## Instruction
Return verbatim the run of lines that opens with the line holding "How far away" and closes with the last line of the records.

## Records to process
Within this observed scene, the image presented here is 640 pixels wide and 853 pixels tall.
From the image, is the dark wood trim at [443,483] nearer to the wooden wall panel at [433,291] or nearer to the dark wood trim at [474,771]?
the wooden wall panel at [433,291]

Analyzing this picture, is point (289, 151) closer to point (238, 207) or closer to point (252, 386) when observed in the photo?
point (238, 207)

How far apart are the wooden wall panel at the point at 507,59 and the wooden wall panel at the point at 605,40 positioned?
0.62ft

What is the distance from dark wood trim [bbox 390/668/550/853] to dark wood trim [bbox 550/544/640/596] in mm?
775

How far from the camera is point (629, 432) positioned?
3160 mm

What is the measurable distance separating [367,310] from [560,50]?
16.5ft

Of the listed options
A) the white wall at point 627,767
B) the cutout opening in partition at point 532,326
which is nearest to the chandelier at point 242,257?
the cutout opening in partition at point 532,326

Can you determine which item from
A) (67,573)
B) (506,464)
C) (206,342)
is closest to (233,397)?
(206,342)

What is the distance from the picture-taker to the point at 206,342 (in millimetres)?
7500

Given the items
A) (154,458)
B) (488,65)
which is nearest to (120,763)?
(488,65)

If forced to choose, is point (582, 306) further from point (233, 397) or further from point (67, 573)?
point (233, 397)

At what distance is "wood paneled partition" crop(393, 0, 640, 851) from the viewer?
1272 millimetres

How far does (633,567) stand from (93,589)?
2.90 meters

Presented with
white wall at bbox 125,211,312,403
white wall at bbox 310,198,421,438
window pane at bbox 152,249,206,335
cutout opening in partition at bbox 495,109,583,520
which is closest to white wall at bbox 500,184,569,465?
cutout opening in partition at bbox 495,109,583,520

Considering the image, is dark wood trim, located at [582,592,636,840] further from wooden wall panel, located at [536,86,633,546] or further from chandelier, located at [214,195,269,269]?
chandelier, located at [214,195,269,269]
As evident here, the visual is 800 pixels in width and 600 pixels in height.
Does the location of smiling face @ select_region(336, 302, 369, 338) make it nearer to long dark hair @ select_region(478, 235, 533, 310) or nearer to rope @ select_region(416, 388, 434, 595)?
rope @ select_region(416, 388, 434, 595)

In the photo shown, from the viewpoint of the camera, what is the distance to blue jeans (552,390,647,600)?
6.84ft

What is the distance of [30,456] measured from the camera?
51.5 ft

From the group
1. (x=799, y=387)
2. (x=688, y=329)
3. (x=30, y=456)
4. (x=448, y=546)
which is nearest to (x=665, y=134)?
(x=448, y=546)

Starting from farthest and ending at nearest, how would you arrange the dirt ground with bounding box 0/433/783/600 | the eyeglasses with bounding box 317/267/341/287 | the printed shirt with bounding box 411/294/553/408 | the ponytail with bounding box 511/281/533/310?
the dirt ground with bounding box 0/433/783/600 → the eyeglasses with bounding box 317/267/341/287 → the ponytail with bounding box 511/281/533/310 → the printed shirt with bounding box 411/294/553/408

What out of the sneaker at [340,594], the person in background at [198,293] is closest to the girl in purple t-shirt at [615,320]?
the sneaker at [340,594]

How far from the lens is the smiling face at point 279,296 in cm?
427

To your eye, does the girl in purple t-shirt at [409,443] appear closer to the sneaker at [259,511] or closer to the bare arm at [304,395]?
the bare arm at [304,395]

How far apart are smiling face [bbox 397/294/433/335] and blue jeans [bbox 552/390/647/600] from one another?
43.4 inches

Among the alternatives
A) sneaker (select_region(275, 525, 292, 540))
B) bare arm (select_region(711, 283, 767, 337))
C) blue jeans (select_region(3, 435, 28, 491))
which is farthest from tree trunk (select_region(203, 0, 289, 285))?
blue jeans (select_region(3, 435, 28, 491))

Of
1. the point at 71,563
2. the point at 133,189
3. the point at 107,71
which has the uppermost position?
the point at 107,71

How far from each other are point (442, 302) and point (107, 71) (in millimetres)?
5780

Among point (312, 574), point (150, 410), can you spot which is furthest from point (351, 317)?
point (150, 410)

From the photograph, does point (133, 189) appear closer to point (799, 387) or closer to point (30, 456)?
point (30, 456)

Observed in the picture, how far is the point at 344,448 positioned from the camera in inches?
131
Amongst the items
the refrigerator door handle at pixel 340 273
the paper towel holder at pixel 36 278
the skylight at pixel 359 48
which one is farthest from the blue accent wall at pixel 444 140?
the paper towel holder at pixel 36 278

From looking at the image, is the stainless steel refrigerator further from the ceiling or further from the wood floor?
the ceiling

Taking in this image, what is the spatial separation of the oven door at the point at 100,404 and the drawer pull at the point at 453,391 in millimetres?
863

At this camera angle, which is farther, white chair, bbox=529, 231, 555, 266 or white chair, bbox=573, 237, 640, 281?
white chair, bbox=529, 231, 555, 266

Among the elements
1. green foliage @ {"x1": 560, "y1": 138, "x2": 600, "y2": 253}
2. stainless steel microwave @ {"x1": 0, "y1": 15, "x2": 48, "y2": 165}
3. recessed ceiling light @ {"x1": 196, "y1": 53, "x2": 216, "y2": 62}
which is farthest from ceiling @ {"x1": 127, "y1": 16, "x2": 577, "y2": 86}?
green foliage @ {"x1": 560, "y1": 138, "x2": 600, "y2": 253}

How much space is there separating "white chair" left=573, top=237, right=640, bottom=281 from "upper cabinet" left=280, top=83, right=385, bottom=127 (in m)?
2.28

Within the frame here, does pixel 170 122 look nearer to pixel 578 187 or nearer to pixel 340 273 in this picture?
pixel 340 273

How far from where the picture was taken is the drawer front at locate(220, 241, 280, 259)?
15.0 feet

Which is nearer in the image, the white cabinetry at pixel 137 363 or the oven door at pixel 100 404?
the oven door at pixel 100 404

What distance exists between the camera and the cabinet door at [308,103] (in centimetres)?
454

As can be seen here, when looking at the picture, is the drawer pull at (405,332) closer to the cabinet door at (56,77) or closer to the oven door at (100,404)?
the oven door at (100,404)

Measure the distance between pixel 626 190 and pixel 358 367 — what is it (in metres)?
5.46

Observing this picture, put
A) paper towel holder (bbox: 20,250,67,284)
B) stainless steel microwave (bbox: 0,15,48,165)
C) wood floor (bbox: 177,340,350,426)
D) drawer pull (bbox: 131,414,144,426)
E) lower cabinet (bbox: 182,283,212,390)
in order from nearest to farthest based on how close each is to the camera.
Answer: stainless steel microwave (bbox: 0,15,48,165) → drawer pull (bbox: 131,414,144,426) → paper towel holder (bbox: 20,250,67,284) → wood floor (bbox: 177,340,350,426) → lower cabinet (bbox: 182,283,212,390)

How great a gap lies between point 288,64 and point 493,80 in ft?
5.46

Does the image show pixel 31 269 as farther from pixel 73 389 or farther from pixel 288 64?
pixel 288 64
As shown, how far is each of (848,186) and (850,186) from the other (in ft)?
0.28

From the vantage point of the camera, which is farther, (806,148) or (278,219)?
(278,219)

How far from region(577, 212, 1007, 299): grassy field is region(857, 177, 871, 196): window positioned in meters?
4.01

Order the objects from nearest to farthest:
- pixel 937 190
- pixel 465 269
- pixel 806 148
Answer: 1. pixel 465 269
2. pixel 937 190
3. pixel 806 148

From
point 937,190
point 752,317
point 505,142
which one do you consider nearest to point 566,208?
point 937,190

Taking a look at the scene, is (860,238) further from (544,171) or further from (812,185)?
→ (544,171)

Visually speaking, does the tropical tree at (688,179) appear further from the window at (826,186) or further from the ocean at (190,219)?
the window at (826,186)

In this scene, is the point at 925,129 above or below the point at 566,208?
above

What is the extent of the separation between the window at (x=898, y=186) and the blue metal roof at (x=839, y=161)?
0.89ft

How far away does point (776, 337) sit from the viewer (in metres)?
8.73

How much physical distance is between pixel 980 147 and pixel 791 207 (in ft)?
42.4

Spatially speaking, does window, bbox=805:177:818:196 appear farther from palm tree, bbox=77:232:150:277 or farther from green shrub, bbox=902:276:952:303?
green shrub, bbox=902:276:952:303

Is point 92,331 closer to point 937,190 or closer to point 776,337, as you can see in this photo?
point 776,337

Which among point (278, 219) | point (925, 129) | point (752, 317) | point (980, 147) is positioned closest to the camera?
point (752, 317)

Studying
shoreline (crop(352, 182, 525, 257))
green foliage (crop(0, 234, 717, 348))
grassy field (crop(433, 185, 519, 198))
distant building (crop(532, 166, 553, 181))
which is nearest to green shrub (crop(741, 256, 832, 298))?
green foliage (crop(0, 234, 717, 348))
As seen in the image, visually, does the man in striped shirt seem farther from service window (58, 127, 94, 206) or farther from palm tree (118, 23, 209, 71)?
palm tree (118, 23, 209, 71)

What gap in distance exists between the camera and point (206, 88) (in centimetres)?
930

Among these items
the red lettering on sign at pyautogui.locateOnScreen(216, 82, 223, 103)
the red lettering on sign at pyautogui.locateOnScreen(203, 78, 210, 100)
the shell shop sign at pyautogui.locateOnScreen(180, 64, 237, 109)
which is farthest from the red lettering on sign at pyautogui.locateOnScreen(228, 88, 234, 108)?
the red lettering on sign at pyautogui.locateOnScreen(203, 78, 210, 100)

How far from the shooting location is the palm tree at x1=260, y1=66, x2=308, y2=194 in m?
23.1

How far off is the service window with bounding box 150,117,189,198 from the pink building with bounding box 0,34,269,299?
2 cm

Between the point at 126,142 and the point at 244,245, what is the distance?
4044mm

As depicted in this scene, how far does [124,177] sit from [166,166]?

## In response
How far away does point (776, 337) sit from the viewer (in metres)?
8.73

How much physical distance is between pixel 980 147 and pixel 791 207 (in ft)?
42.4

Spatially speaking, does window, bbox=805:177:818:196 appear farther from palm tree, bbox=77:232:150:277 or farther from green shrub, bbox=902:276:952:303?
green shrub, bbox=902:276:952:303

Is point 92,331 closer to point 937,190 or closer to point 776,337, as you can see in this photo?
point 776,337

Which among point (278, 219) | point (925, 129) | point (752, 317) | point (980, 147) is positioned closest to the camera?
point (752, 317)

Studying
shoreline (crop(352, 182, 525, 257))
green foliage (crop(0, 234, 717, 348))
grassy field (crop(433, 185, 519, 198))
distant building (crop(532, 166, 553, 181))
which is nearest to green shrub (crop(741, 256, 832, 298))?
green foliage (crop(0, 234, 717, 348))
As seen in the image, visually, does the man in striped shirt seem farther from service window (58, 127, 94, 206) or farther from palm tree (118, 23, 209, 71)?
palm tree (118, 23, 209, 71)

What gap in distance exists between the camera and point (206, 88) (in centimetres)?
930

Among these items
the red lettering on sign at pyautogui.locateOnScreen(216, 82, 223, 103)
the red lettering on sign at pyautogui.locateOnScreen(203, 78, 210, 100)
the shell shop sign at pyautogui.locateOnScreen(180, 64, 237, 109)
which is farthest from the red lettering on sign at pyautogui.locateOnScreen(228, 88, 234, 108)?
the red lettering on sign at pyautogui.locateOnScreen(203, 78, 210, 100)

How far from the shooting location is the palm tree at x1=260, y1=66, x2=308, y2=194 in m?
23.1

How far off is the service window with bounding box 150,117,189,198 from the pink building with bounding box 0,34,269,299?
2 cm

Between the point at 126,142 and the point at 244,245, what is the distance?
4044mm

As depicted in this scene, how far does [124,177] sit from [166,166]?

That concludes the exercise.